After the sun went down we built a fire, and he took out a packet of henna he had picked up at the art supply store just before he was cut from the staff. “It’s something Indian women use to decorate their hands before a wedding,” he explained. “It’s really cool. We just got it in.” He set up the boom box and put in the tape he had made for me for Valentine’s Day. He asked me to show him my palms. The idea of getting my palms decorated was very strange and foreign, but I sat still by the fire, leaning in toward him, as he illuminated my palms and then the backs of my hands with the most intricate, elaborate patterns, winding around each finger and covering every revealing line. Then he put lemon juice on it as a fixative, and once my hands were dry I asked to do the insides of his arms, where the hair wouldn’t get in the way. He smiled as I worked the designs onto his skin, acting as if I were a tattoo artist—and you must remember, respectable people did not get tattoos back then—covering his arms with mermaids and playing cards and hearts pierced by arrows. In the end we both looked very festive, quite prepared for an Indian wedding, except for the fact that we were at a lakeside in Utah.

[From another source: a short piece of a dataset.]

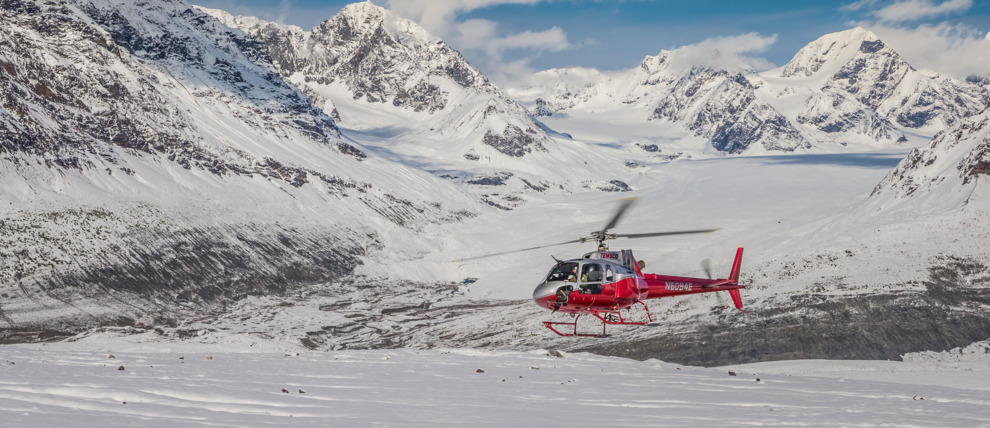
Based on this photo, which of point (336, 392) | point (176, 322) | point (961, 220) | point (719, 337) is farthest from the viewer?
point (176, 322)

By now the tape had played on both sides, and Ricky flipped it over again before he stood and offered me his hand. I grasped it with my henna-covered one and let him pull me up. He set his palm against the small of my back and brought my hips to his; he rested his forehead against mine, so our noses were touching. Ricky was a good slow dancer. His parents had made him attend cotillion classes as a young teenager, so he wasn’t shy about it. The song—I remember this part well—was called Time After Time, by a woman named Cyndi Lauper. Slowly, there on the shore of the Great Salt Lake—or perhaps, you might say, the shore of Atlantis—we danced to that song, alone. If by all of this sweetness he meant to stop me from breaking up with him, it worked. I had to admit to myself, as we got in the car the next morning and began the long drive back to San Jose, that although he could be infuriating and childish and indifferent to rules, I loved him too much to give up on him. Some men simply need more time.